The move was part of a series of measures, including new incentives for companies to burn less natural gas, announced by Germany as Europe takes steps to deal with reduced energy supplies from Russia.

Since European countries imposed sanctions to punish Moscow after Russia’s invasion of Ukraine in February, Russia has responded by cutting off gas supplies to several European countries. Russian energy giant Gazprom also reduced flows through the Nord Stream pipeline in June.

In a related article, The Sydney Morning Herald reports Germany will pass emergency laws to reopen mothballed coal plants for electricity generation ahead of winter as Russian cuts to gas exports threaten shortfalls in Europe’s largest economy.

Moscow cut capacity on the main gas export pipeline to Berlin in mid-June by 60 percent, triggering alarm across Europe at the prospect of fuel reserves running out as countries cut ties with the Kremlin following its invasion of Ukraine.

Germany's economic minister, Robert Habeck, said bringing back coal-first power plants was “painful” but “a sheer necessity.”

“To reduce gas consumption, less gas must be used to generate electricity. Coal-first power plants will have to be used more instead,” he said. “This is bitter but in this situation essential to lower the use of gas.”

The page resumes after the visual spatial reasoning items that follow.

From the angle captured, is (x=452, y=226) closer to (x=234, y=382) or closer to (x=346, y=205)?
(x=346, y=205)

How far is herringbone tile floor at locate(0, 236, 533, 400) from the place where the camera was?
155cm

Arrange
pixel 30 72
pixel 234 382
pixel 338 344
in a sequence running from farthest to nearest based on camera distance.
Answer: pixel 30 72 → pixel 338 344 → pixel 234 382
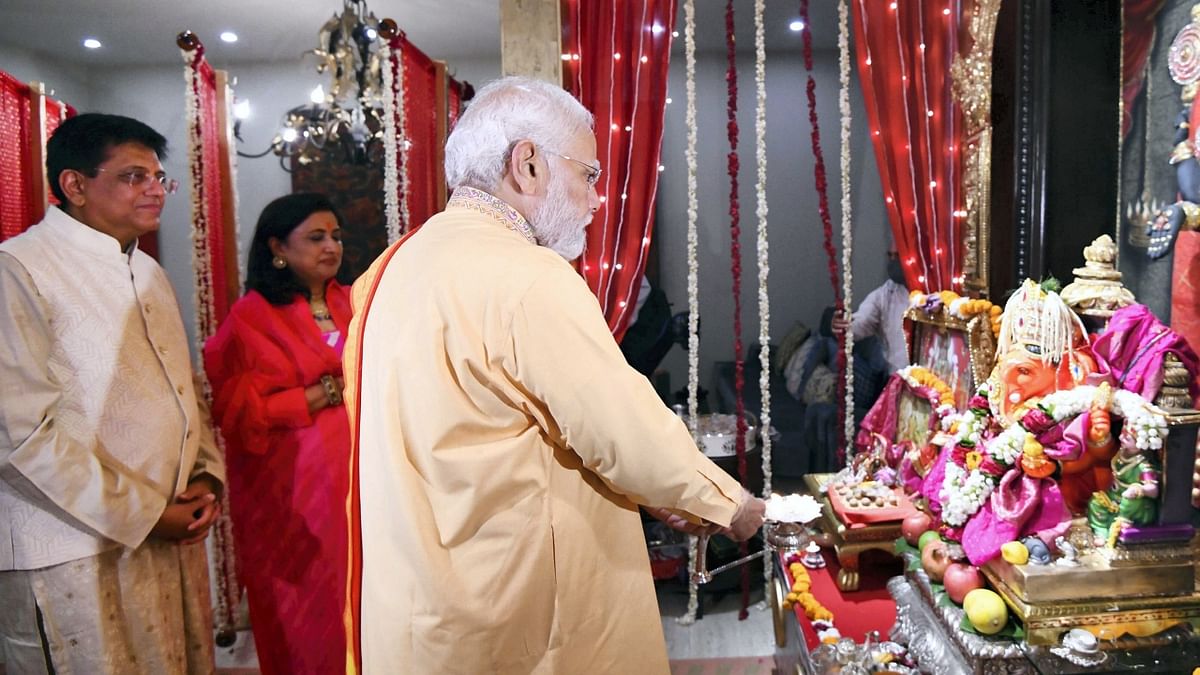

Habeck said he was working to temporarily bring back up to 10 gigawatts of idle coal-fired power plants for up to two years, which would increase Germany’s dependence on coal for electricity generation by up to a third.

“The situation is serious,” Habeck said. “It is obviously Putin’s strategy to upset us, to drive prices upwards, and to divide us . . . We won’t allow this to happen.”

The government recently called on citizens to cut back their energy use in light of the tense supply situation.